What is the precise definition of unsupervised learning? Let's look at a special case: Generative Adversarial Networks (GANs). 
(For those who don't know what a GAN is: for this purpose they are two neural networks that are trained using user generated labels, that distinguish "fake" (generated) data and "real" (observed) data.)
I would argue that GANs are unsupervised (not CatGAN, or GANs that do classifications, obviously).
Wikipedia defines unsupervised learning (without any sources) as

Unsupervised machine learning is the machine learning task of inferring a function to describe hidden structure from "unlabeled" data (a classification or categorization is not included in the observations). Since the examples given to the learner are unlabeled, there is no evaluation of the accuracy of the structure that is output by the relevant algorithm [...]

However, MATLAB seem to have a different definition (on their home page):

Unsupervised learning is a type of machine learning algorithm used to draw inferences from datasets consisting of input data without labeled responses.

A GAN uses labeled response, and also there is an evaluation of the accuracy of the structure that is output.
So my question is: what is the most precise (or actual) definition of unsupervised learning?
 A: Unsupervised learning is a procedure for understanding predictors and observations that in no way utilizes the variables you're predicting.  Examples of understanding predictors are predictor variable clustering and principal components, and an example of understanding observations is observation clustering on predictors.
There is a special case: sliced inverse regression, where principal components are done on subsets of the data formed by values of the outcome variable.  This special case still qualifies as unsupervised learning because principal components are intercept-free.
A method that uses only "fake" or randomly generated outcomes to estimate overfitting is not learning at all, but could reasonably be called unsuperised learning.  It provides a way to estimate the bias due to overfitting that is inherent to the analytical strategy.  Put another way, if you can get a decent $R^2$ from random data, you have a problem with your predictive algorithm.
A method that uses a mixture of "real" and "fake" outcomes is supervised learning.
A: TLDR; supervised vs unsupervised is just an classification, as any other classification, it is simplified and does not describe the reality perfectly, as in real-life nothing is black and white and you can always find areas of gray.
First, let's look at two definitions from the popular machine learning handbooks. In Pattern Recognition Bishop defines it as follows:

In other pattern recognition problems, the training data consists of a
  set of input vectors $\mathbf{x}$ without any corresponding target
  values. The goal in such unsupervised learning problems may be to
  discover groups of similar examples within the data, where it is
  called clustering, or to determine the distribution of data within
  the input space, known as density estimation, or to project the data
  from a high-dimensional space down to two or three dimensions for the
  purpose of visualization.

Hastie, Tibshirani and Friedman in The Elements of Statistical Learning define it as

In the unsupervised learning problem, we observe only the features and have no measurements of the outcome. Our task is rather to
  describe how the data are organized or clustered.

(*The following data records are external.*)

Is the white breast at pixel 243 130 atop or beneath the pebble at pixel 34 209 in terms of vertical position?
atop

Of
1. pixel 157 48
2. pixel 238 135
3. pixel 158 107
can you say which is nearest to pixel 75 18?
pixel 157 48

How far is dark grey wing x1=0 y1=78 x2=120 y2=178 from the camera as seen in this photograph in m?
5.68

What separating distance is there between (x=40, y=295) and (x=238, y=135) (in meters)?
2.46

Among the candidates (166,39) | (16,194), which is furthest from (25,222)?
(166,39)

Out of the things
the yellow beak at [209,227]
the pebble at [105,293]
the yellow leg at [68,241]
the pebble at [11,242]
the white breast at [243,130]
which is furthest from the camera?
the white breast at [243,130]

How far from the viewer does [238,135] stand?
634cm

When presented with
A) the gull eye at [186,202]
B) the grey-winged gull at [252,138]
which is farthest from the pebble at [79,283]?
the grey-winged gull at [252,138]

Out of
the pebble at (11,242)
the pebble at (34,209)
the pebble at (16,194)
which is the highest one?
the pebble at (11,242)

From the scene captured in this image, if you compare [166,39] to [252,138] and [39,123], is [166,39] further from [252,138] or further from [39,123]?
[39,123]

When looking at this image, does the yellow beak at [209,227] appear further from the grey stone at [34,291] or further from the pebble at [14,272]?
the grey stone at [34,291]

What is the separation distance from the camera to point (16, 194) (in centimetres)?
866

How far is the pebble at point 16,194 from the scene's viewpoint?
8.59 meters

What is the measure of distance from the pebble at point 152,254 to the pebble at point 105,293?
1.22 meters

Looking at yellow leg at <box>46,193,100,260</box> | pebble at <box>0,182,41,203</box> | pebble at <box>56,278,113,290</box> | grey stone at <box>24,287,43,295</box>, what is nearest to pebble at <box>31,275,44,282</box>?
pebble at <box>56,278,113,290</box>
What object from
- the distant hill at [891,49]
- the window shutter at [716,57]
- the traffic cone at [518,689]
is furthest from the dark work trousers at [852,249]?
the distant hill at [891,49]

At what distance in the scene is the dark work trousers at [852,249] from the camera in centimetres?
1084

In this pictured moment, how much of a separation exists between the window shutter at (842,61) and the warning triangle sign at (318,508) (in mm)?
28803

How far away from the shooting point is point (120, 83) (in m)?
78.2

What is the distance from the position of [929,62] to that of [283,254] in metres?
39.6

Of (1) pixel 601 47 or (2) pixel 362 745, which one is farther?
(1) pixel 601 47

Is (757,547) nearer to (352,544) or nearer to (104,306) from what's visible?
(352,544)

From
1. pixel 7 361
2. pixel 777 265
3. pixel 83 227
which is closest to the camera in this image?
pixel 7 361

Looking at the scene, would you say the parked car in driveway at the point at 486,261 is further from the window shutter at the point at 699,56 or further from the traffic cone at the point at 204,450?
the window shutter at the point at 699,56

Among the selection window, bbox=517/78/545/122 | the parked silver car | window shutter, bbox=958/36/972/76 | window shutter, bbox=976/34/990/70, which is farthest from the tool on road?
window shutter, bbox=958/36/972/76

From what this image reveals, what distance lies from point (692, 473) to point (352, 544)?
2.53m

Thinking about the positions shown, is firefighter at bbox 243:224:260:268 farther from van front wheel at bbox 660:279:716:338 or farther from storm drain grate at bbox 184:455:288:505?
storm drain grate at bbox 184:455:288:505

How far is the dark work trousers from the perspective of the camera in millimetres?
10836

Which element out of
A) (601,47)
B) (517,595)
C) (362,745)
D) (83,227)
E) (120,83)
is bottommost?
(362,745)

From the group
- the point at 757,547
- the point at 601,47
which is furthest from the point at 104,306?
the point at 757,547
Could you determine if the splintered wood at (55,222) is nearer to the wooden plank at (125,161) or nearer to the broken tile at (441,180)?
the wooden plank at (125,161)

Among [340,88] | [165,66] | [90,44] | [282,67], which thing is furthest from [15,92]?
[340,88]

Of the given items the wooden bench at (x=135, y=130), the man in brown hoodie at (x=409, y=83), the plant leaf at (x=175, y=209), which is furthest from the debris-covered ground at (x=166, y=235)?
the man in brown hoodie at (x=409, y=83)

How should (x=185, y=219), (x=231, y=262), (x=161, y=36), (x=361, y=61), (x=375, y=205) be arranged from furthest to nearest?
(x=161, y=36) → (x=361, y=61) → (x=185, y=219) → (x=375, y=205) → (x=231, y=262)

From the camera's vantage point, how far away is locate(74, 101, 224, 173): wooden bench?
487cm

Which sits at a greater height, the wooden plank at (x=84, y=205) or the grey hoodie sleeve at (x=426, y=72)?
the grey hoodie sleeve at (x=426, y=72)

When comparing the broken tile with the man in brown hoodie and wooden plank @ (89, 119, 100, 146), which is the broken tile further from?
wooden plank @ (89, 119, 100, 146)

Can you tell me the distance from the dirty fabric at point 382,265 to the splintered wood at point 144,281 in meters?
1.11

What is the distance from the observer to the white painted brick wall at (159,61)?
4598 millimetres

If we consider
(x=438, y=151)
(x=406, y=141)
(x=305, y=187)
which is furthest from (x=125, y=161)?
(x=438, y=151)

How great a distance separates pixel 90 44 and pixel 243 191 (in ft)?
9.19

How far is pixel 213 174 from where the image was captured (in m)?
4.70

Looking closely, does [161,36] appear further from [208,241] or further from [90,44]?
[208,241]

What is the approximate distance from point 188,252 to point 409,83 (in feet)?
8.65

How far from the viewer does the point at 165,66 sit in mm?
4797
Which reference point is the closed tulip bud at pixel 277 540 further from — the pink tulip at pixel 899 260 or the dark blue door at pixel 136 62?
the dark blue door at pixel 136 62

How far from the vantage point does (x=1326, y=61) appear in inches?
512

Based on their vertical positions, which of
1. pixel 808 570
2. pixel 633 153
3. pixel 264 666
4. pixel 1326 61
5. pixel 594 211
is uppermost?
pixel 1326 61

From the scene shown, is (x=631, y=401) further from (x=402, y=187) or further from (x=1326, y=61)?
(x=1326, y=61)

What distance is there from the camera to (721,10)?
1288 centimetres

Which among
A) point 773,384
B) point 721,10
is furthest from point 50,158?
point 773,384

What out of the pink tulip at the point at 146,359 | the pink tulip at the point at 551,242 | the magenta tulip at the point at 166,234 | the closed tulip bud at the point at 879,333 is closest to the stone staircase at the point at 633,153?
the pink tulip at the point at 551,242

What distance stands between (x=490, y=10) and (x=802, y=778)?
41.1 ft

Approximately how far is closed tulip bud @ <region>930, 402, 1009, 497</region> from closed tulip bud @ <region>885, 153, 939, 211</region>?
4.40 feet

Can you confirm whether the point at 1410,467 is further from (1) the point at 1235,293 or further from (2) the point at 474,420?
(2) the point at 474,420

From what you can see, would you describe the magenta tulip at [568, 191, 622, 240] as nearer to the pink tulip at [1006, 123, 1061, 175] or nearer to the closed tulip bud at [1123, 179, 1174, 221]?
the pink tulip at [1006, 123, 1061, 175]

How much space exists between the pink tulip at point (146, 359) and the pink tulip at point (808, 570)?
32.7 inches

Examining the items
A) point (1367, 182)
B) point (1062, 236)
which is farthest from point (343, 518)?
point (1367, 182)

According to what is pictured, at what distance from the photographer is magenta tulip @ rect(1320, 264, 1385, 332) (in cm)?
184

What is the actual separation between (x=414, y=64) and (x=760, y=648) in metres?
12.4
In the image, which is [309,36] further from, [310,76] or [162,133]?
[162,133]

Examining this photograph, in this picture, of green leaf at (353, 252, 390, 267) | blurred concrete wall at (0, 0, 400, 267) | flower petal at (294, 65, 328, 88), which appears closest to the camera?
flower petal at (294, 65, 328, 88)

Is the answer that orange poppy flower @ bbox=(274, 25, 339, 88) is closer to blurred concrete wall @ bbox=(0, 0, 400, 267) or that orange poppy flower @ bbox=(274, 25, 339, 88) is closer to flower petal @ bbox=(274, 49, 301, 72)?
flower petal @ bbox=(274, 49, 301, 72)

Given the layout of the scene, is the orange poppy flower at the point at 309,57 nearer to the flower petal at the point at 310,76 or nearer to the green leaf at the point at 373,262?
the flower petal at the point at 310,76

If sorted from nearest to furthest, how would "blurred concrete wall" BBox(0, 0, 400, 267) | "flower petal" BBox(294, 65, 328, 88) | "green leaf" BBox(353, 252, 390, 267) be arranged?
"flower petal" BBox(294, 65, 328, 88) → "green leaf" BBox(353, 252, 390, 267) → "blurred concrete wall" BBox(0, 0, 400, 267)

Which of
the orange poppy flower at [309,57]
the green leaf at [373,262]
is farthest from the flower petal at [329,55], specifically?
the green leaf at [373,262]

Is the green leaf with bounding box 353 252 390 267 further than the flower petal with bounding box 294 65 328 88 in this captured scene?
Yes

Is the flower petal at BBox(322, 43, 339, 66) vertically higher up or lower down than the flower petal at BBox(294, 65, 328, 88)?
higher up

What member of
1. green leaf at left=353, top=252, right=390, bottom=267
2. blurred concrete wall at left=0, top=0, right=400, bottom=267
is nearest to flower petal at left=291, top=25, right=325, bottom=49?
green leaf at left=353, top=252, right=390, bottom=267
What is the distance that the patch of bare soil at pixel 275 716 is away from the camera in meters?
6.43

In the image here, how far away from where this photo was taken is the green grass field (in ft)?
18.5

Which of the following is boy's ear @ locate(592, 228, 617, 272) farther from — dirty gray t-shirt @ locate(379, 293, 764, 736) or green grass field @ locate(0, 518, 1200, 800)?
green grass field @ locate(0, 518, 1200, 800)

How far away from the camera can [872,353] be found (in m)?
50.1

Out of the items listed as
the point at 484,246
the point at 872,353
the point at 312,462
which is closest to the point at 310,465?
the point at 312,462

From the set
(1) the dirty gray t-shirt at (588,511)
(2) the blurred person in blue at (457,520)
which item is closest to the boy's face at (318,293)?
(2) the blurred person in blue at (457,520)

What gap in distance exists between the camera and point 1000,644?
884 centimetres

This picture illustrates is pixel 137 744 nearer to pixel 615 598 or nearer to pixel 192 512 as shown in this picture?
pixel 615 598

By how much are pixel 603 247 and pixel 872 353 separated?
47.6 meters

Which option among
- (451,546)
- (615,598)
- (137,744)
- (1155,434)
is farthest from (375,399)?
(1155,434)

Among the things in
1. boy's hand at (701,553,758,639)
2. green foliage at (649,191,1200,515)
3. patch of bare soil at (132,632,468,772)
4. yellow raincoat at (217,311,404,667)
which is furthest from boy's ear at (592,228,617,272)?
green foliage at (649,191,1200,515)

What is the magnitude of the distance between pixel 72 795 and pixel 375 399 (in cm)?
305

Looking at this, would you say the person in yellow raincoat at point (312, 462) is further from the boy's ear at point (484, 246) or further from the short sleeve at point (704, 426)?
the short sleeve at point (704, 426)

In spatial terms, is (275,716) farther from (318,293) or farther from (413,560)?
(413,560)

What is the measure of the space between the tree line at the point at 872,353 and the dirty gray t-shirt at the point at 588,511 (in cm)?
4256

So basically, in supervised learning, you learn a function of your data, that lets you predict some labels (classes in classification, numeric values in regression). In unsupervised learning you don't have labels, you learn some kind of representation of the data from the data.
So when neural network learns how to re-create, or simulate an image, it is an unsupervised learning problem, as you are learning representation of the data. When given the data you try to classify or predict something, it is an supervised problem.
I am not an expert in neither deep learning, nor GANs, but what I know about them is coherent with what Wikipedia says

One network generates candidates and the other evaluates them.
  Typically, the generative network learns to map from a latent space to
  a particular data distribution of interest, while the discriminative
  network discriminates between instances from the true data
  distribution and candidates produced by the generator. The generative
  network's training objective is to increase the error rate of the
  discriminative network (i.e., "fool" the discriminator network by
  producing novel synthesised instances that appear to have come from
  the true data distribution).

so you can say that GANs do both: learn representation of the data, and given the labels of fake data, learn how to distinguish fake data from real. GANs use two networks that compete: one is unsupervised and the other supervised. Moreover, GANs are pretty special algorithm since they are designed to sample from the unobservable distribution of adversarial examples, so you can say that their ultimate goal is to learn the representation of the distribution (unsupervised problem).
A: Both definitions that you quoted are essentially the same. The idea's that in supervised learning you observe $x,y$, where $x$ are predictors and $y$ are responses. You try to map the inputs to outcomes as $y=f(x)$, i.e. try to extract mapping $f(.)$ from the observed data $(x,y)$. 
In unsupervised learning you do not observe responses $y$. You try to extract both the unobserved responses $y$ and a mapping $f(.)$ from observed data $x$. Naturally, it's more difficult than supervised learning.
A: The problem that GAN solves is unsupervised learning. There is no label only a set of unlabeled samples from the distribution (or all the samples have the same label). The method used to solve the approach is combining two supervised systems. The method is something different from the problem.